You configure each radio (or each service set) as a master radio with a unique SSID and security solution. Then, you distribute the SSID of the secure network to your end devices and the SSID of the non-secure network to your customers.

The access points support the 802.1Q standard for VLAN tagging. When the access point receives a frame from an end device, it applies the appropriate VLAN tag to the frame and then bridges the VLAN-tagged frame to the wired network. If you configure the VLAN field to 1, no VLAN tag will be applied and the frames will be put on the wired network as normal Ethernet frames. A VLAN-capable Ethernet switch receives the VLAN-tagged frame and routes it appropriately. Only VLAN-aware devices understand frames with VLAN tags; end devices only understand and accept frames that are meant for them that do not have a VLAN tag.

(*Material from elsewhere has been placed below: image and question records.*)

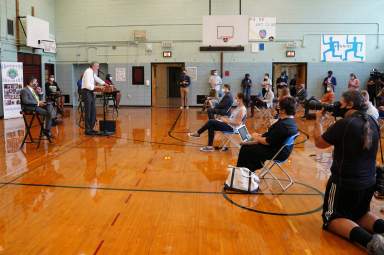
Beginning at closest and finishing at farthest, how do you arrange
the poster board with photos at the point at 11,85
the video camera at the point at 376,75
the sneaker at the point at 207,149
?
the sneaker at the point at 207,149 < the poster board with photos at the point at 11,85 < the video camera at the point at 376,75

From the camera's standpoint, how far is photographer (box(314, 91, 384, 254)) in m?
3.00

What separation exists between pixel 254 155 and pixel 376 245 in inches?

In order for the spanning tree to work, all access points must be on the same Native port on the Ethernet switch. The switch must be able to support a “hybrid” VLAN, which means the switch can support both VLAN- tagged and normal Ethernet frames on the switch port. The access point only encapsulates wireless traffic. Any communication with the access point across the wired network is always normal Ethernet traffic.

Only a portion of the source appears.